#### [Data entries]

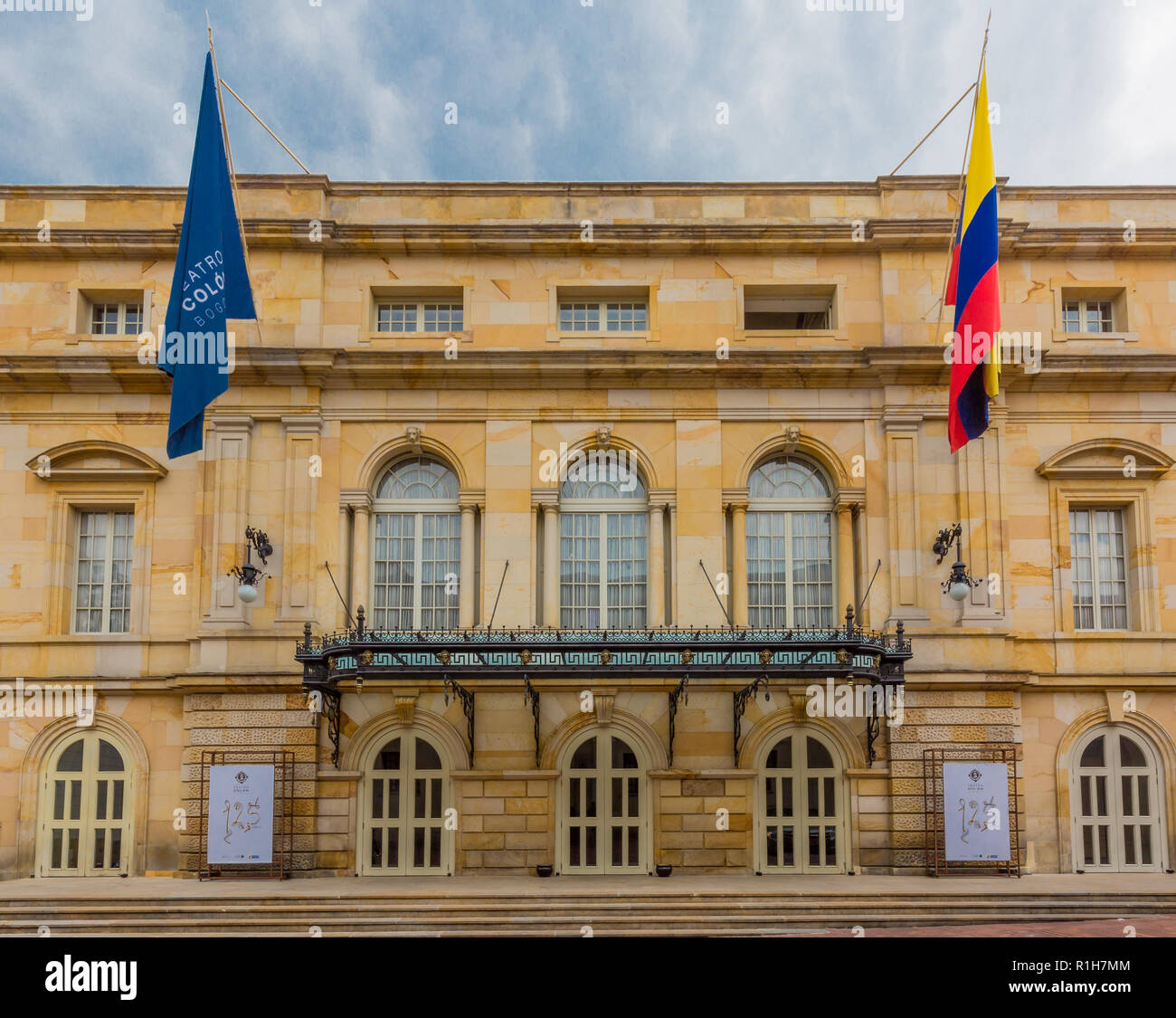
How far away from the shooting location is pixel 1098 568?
23.8 meters

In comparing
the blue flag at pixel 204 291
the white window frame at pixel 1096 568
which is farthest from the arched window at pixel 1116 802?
the blue flag at pixel 204 291

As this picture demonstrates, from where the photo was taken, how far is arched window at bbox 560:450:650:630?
23.5 meters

#### [Problem details]
Copy the lines above word for word, leaving out the pictures.

#### [Written answer]
How far away from the shooting location is pixel 1098 568?
23.8 meters

In comparing
the blue flag at pixel 204 291
the white window frame at pixel 1096 568
which is farthest from the arched window at pixel 1116 802?
the blue flag at pixel 204 291

As this picture demonstrates, from where the photo was taken, how far is arched window at bbox 560:450:650:630?
23.5 meters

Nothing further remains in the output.